Accordingly, we hope that HHS will broaden the categories of providers who can apply for assistive funds, as the limitations to date on eligibility (and basing payments only on those related revenue streams) has unfortunately mitigated the good that the program can do.  News of funding allocated for grants has not reached everyone in this overwhelming time, particularly smaller providers who don’t have staff available to review the latest information from Congress and HHS. The 1135 waivers also hold great promise and have impressed us with the flexibility offered by CMS, but taking on a federal waiver application in the middle of a healthcare pandemic and corresponding fiscal crisis is daunting to all but the most sophisticated practices and hospitals.  We urge CMS to simplify the process and make sure smaller provider organizations are aware of and equipped to take advantage of these opportunities.

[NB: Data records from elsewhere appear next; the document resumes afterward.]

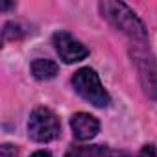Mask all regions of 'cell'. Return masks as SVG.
Returning <instances> with one entry per match:
<instances>
[{
    "label": "cell",
    "instance_id": "8",
    "mask_svg": "<svg viewBox=\"0 0 157 157\" xmlns=\"http://www.w3.org/2000/svg\"><path fill=\"white\" fill-rule=\"evenodd\" d=\"M104 150L100 146H72L65 157H98Z\"/></svg>",
    "mask_w": 157,
    "mask_h": 157
},
{
    "label": "cell",
    "instance_id": "6",
    "mask_svg": "<svg viewBox=\"0 0 157 157\" xmlns=\"http://www.w3.org/2000/svg\"><path fill=\"white\" fill-rule=\"evenodd\" d=\"M70 128L78 140H91L100 131V122L89 113H76L70 118Z\"/></svg>",
    "mask_w": 157,
    "mask_h": 157
},
{
    "label": "cell",
    "instance_id": "5",
    "mask_svg": "<svg viewBox=\"0 0 157 157\" xmlns=\"http://www.w3.org/2000/svg\"><path fill=\"white\" fill-rule=\"evenodd\" d=\"M133 57H135L137 67H139V78H140V82H142L144 93L150 98H157V68H155L153 59L148 57L139 48L133 52Z\"/></svg>",
    "mask_w": 157,
    "mask_h": 157
},
{
    "label": "cell",
    "instance_id": "4",
    "mask_svg": "<svg viewBox=\"0 0 157 157\" xmlns=\"http://www.w3.org/2000/svg\"><path fill=\"white\" fill-rule=\"evenodd\" d=\"M52 43L56 46V52L65 63H78L89 56V50L68 32H56L52 37Z\"/></svg>",
    "mask_w": 157,
    "mask_h": 157
},
{
    "label": "cell",
    "instance_id": "3",
    "mask_svg": "<svg viewBox=\"0 0 157 157\" xmlns=\"http://www.w3.org/2000/svg\"><path fill=\"white\" fill-rule=\"evenodd\" d=\"M28 133L37 142H50L59 137L61 126L59 118L46 107H37L30 115L28 120Z\"/></svg>",
    "mask_w": 157,
    "mask_h": 157
},
{
    "label": "cell",
    "instance_id": "2",
    "mask_svg": "<svg viewBox=\"0 0 157 157\" xmlns=\"http://www.w3.org/2000/svg\"><path fill=\"white\" fill-rule=\"evenodd\" d=\"M72 85H74L76 93L80 94L83 100H87L89 104H93L96 107H107L111 104V98H109L107 91L104 89L98 74L93 68H89V67L80 68L74 74Z\"/></svg>",
    "mask_w": 157,
    "mask_h": 157
},
{
    "label": "cell",
    "instance_id": "12",
    "mask_svg": "<svg viewBox=\"0 0 157 157\" xmlns=\"http://www.w3.org/2000/svg\"><path fill=\"white\" fill-rule=\"evenodd\" d=\"M30 157H52L48 151H35L33 155H30Z\"/></svg>",
    "mask_w": 157,
    "mask_h": 157
},
{
    "label": "cell",
    "instance_id": "11",
    "mask_svg": "<svg viewBox=\"0 0 157 157\" xmlns=\"http://www.w3.org/2000/svg\"><path fill=\"white\" fill-rule=\"evenodd\" d=\"M105 153V157H133V155H129V153H126V151H107V150H104L102 151V155Z\"/></svg>",
    "mask_w": 157,
    "mask_h": 157
},
{
    "label": "cell",
    "instance_id": "7",
    "mask_svg": "<svg viewBox=\"0 0 157 157\" xmlns=\"http://www.w3.org/2000/svg\"><path fill=\"white\" fill-rule=\"evenodd\" d=\"M59 67L52 61V59H35L32 63V74L37 80H52L56 78Z\"/></svg>",
    "mask_w": 157,
    "mask_h": 157
},
{
    "label": "cell",
    "instance_id": "10",
    "mask_svg": "<svg viewBox=\"0 0 157 157\" xmlns=\"http://www.w3.org/2000/svg\"><path fill=\"white\" fill-rule=\"evenodd\" d=\"M17 155V148L11 144H2L0 148V157H15Z\"/></svg>",
    "mask_w": 157,
    "mask_h": 157
},
{
    "label": "cell",
    "instance_id": "9",
    "mask_svg": "<svg viewBox=\"0 0 157 157\" xmlns=\"http://www.w3.org/2000/svg\"><path fill=\"white\" fill-rule=\"evenodd\" d=\"M139 157H157V148L153 144H146V146H142Z\"/></svg>",
    "mask_w": 157,
    "mask_h": 157
},
{
    "label": "cell",
    "instance_id": "1",
    "mask_svg": "<svg viewBox=\"0 0 157 157\" xmlns=\"http://www.w3.org/2000/svg\"><path fill=\"white\" fill-rule=\"evenodd\" d=\"M102 17L111 22L117 30H120L122 33H126L128 37H131L133 41L139 43H146L148 39V32L142 24V21L122 2H113V0H104L98 4Z\"/></svg>",
    "mask_w": 157,
    "mask_h": 157
}]
</instances>
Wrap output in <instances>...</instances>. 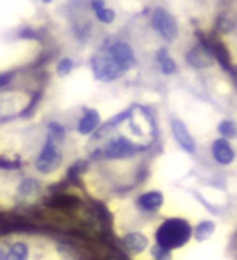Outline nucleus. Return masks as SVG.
<instances>
[{"label":"nucleus","mask_w":237,"mask_h":260,"mask_svg":"<svg viewBox=\"0 0 237 260\" xmlns=\"http://www.w3.org/2000/svg\"><path fill=\"white\" fill-rule=\"evenodd\" d=\"M192 226L187 219L169 218L162 223L156 231V244L161 250H174L185 246L192 238Z\"/></svg>","instance_id":"1"},{"label":"nucleus","mask_w":237,"mask_h":260,"mask_svg":"<svg viewBox=\"0 0 237 260\" xmlns=\"http://www.w3.org/2000/svg\"><path fill=\"white\" fill-rule=\"evenodd\" d=\"M91 69L97 80L101 81H114L125 73V70L112 59L108 49H103L91 59Z\"/></svg>","instance_id":"2"},{"label":"nucleus","mask_w":237,"mask_h":260,"mask_svg":"<svg viewBox=\"0 0 237 260\" xmlns=\"http://www.w3.org/2000/svg\"><path fill=\"white\" fill-rule=\"evenodd\" d=\"M62 159H63V156H62V151L59 148V145L49 137L44 143V146L41 148L39 154H38V158L35 161V166L39 173L51 174L55 169H59V166L62 165Z\"/></svg>","instance_id":"3"},{"label":"nucleus","mask_w":237,"mask_h":260,"mask_svg":"<svg viewBox=\"0 0 237 260\" xmlns=\"http://www.w3.org/2000/svg\"><path fill=\"white\" fill-rule=\"evenodd\" d=\"M151 24L154 31H156L162 39L169 41V43L174 41L179 35V26H177L176 18L162 7L154 8V12L151 15Z\"/></svg>","instance_id":"4"},{"label":"nucleus","mask_w":237,"mask_h":260,"mask_svg":"<svg viewBox=\"0 0 237 260\" xmlns=\"http://www.w3.org/2000/svg\"><path fill=\"white\" fill-rule=\"evenodd\" d=\"M142 150V146L135 145L133 142H130L127 137L120 135L109 140V143L104 146L103 154L108 159H120V158H128L133 156L135 153Z\"/></svg>","instance_id":"5"},{"label":"nucleus","mask_w":237,"mask_h":260,"mask_svg":"<svg viewBox=\"0 0 237 260\" xmlns=\"http://www.w3.org/2000/svg\"><path fill=\"white\" fill-rule=\"evenodd\" d=\"M197 36L200 38L201 43L197 47H193L192 51H189V54H187V62H189L193 69H207L213 63L211 43H208V41L201 35H198V32H197Z\"/></svg>","instance_id":"6"},{"label":"nucleus","mask_w":237,"mask_h":260,"mask_svg":"<svg viewBox=\"0 0 237 260\" xmlns=\"http://www.w3.org/2000/svg\"><path fill=\"white\" fill-rule=\"evenodd\" d=\"M106 49H108L109 54L112 55V59L116 60L125 72L135 65V54L132 51V47H130L127 43L119 41V43H114L112 46L106 47Z\"/></svg>","instance_id":"7"},{"label":"nucleus","mask_w":237,"mask_h":260,"mask_svg":"<svg viewBox=\"0 0 237 260\" xmlns=\"http://www.w3.org/2000/svg\"><path fill=\"white\" fill-rule=\"evenodd\" d=\"M171 128H173L174 138L177 140V143L182 146V148L187 153H193L195 151V140L190 135L189 128L185 127V124L181 119H173L171 120Z\"/></svg>","instance_id":"8"},{"label":"nucleus","mask_w":237,"mask_h":260,"mask_svg":"<svg viewBox=\"0 0 237 260\" xmlns=\"http://www.w3.org/2000/svg\"><path fill=\"white\" fill-rule=\"evenodd\" d=\"M211 153H213L215 161L219 162V165H223V166L231 165L235 158V153L232 150V146L229 142L226 140V138H218V140H215L213 146H211Z\"/></svg>","instance_id":"9"},{"label":"nucleus","mask_w":237,"mask_h":260,"mask_svg":"<svg viewBox=\"0 0 237 260\" xmlns=\"http://www.w3.org/2000/svg\"><path fill=\"white\" fill-rule=\"evenodd\" d=\"M162 203H164V195L159 190H150V192H145L142 193L140 197L137 200V205L140 207L143 211H158Z\"/></svg>","instance_id":"10"},{"label":"nucleus","mask_w":237,"mask_h":260,"mask_svg":"<svg viewBox=\"0 0 237 260\" xmlns=\"http://www.w3.org/2000/svg\"><path fill=\"white\" fill-rule=\"evenodd\" d=\"M122 244H124L127 252L137 255V254H142L143 250H146L150 242H148V238L142 233H128L122 238Z\"/></svg>","instance_id":"11"},{"label":"nucleus","mask_w":237,"mask_h":260,"mask_svg":"<svg viewBox=\"0 0 237 260\" xmlns=\"http://www.w3.org/2000/svg\"><path fill=\"white\" fill-rule=\"evenodd\" d=\"M101 124V116H99V112L94 111V109H88L85 112V116L80 119L78 122V134L81 135H89L91 132H94V130L99 127Z\"/></svg>","instance_id":"12"},{"label":"nucleus","mask_w":237,"mask_h":260,"mask_svg":"<svg viewBox=\"0 0 237 260\" xmlns=\"http://www.w3.org/2000/svg\"><path fill=\"white\" fill-rule=\"evenodd\" d=\"M211 54H213V57H216V59L219 60V63H221L226 70H229L232 73V65H231L229 52H227V49L221 43H216V41L213 43V41H211Z\"/></svg>","instance_id":"13"},{"label":"nucleus","mask_w":237,"mask_h":260,"mask_svg":"<svg viewBox=\"0 0 237 260\" xmlns=\"http://www.w3.org/2000/svg\"><path fill=\"white\" fill-rule=\"evenodd\" d=\"M29 257V247L24 242H15L13 246L8 249L4 260H28Z\"/></svg>","instance_id":"14"},{"label":"nucleus","mask_w":237,"mask_h":260,"mask_svg":"<svg viewBox=\"0 0 237 260\" xmlns=\"http://www.w3.org/2000/svg\"><path fill=\"white\" fill-rule=\"evenodd\" d=\"M158 62H159L161 72L164 73V75H173V73L177 72V63L174 62L173 57L166 52V49H161L158 52Z\"/></svg>","instance_id":"15"},{"label":"nucleus","mask_w":237,"mask_h":260,"mask_svg":"<svg viewBox=\"0 0 237 260\" xmlns=\"http://www.w3.org/2000/svg\"><path fill=\"white\" fill-rule=\"evenodd\" d=\"M18 192L21 197H31V195H36L39 192V184L35 179H24L18 185Z\"/></svg>","instance_id":"16"},{"label":"nucleus","mask_w":237,"mask_h":260,"mask_svg":"<svg viewBox=\"0 0 237 260\" xmlns=\"http://www.w3.org/2000/svg\"><path fill=\"white\" fill-rule=\"evenodd\" d=\"M215 231V223L213 221H201L197 228H195V238L198 241L208 239Z\"/></svg>","instance_id":"17"},{"label":"nucleus","mask_w":237,"mask_h":260,"mask_svg":"<svg viewBox=\"0 0 237 260\" xmlns=\"http://www.w3.org/2000/svg\"><path fill=\"white\" fill-rule=\"evenodd\" d=\"M218 130H219V134L223 135V138H234L235 137V124L232 120H223L221 124H219V127H218Z\"/></svg>","instance_id":"18"},{"label":"nucleus","mask_w":237,"mask_h":260,"mask_svg":"<svg viewBox=\"0 0 237 260\" xmlns=\"http://www.w3.org/2000/svg\"><path fill=\"white\" fill-rule=\"evenodd\" d=\"M49 132H51V137L54 142H62L63 140V137H65V130H63V127L60 125V124H57V122H51L49 124Z\"/></svg>","instance_id":"19"},{"label":"nucleus","mask_w":237,"mask_h":260,"mask_svg":"<svg viewBox=\"0 0 237 260\" xmlns=\"http://www.w3.org/2000/svg\"><path fill=\"white\" fill-rule=\"evenodd\" d=\"M96 16H97V20H99L101 23H106V24H109L114 21V18H116V13H114L111 8L108 7H104L101 8V10H97L96 12Z\"/></svg>","instance_id":"20"},{"label":"nucleus","mask_w":237,"mask_h":260,"mask_svg":"<svg viewBox=\"0 0 237 260\" xmlns=\"http://www.w3.org/2000/svg\"><path fill=\"white\" fill-rule=\"evenodd\" d=\"M72 69H73V60L69 59V57H65V59H62L59 63H57V73H59V77L69 75Z\"/></svg>","instance_id":"21"},{"label":"nucleus","mask_w":237,"mask_h":260,"mask_svg":"<svg viewBox=\"0 0 237 260\" xmlns=\"http://www.w3.org/2000/svg\"><path fill=\"white\" fill-rule=\"evenodd\" d=\"M20 166V161L18 159H7L5 156H0V168H4V169H15V168H18Z\"/></svg>","instance_id":"22"},{"label":"nucleus","mask_w":237,"mask_h":260,"mask_svg":"<svg viewBox=\"0 0 237 260\" xmlns=\"http://www.w3.org/2000/svg\"><path fill=\"white\" fill-rule=\"evenodd\" d=\"M13 73H0V86H5L12 81Z\"/></svg>","instance_id":"23"},{"label":"nucleus","mask_w":237,"mask_h":260,"mask_svg":"<svg viewBox=\"0 0 237 260\" xmlns=\"http://www.w3.org/2000/svg\"><path fill=\"white\" fill-rule=\"evenodd\" d=\"M91 8H93L94 13H96L97 10L104 8V2H103V0H91Z\"/></svg>","instance_id":"24"},{"label":"nucleus","mask_w":237,"mask_h":260,"mask_svg":"<svg viewBox=\"0 0 237 260\" xmlns=\"http://www.w3.org/2000/svg\"><path fill=\"white\" fill-rule=\"evenodd\" d=\"M5 254H7V252H5L2 247H0V260H4V258H5Z\"/></svg>","instance_id":"25"},{"label":"nucleus","mask_w":237,"mask_h":260,"mask_svg":"<svg viewBox=\"0 0 237 260\" xmlns=\"http://www.w3.org/2000/svg\"><path fill=\"white\" fill-rule=\"evenodd\" d=\"M43 2H46V4H51V2H52V0H43Z\"/></svg>","instance_id":"26"}]
</instances>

  • One bright spot in this pandemic has been a very clear use case – finally – for the widespread use of telehealth technologies. Allscripts has seen uptake of our telehealth solution grow exponentially, and I am hopeful that Congress, CMS and state Medicaid Directors will act to make as much of the flexibility and payment reform that has been temporarily enacted instead permanent.That said, we have also seen in stark relief the flaws in our nation’s primary care funding models. While we currently pay based on units of care and units of time in primary care, many have agreed for years that this doesn’t make sense where those clinicians and their teams are expected to care for patients in a more longitudinal, coordinated way than many other specialties. It is clear that primary care providers should instead be paid a prospective, risk-adjusted fee per patient for the population under their care. We have an opportunity – as Congress works on the next COVID-19 support legislation and as we look to a future when society has largely reintegrated – to implement innovative payment strategies that include an expectation of quality reporting from the clinicians while also offering a predictable revenue stream to doctors delivering family medicine, gynecology, pediatrics, internal medicine and other primary care services to patients.  It could be a win-win-win for providers, patients and payers.

The COVID-19 pandemic has been earth shattering to virtually every segment of society, healthcare included in numerous ways.  We hope that Congress and HHS will continue to act on both short- and long-term efforts that can help to mitigate the damage and even, potentially, make changes for the better as we look forward.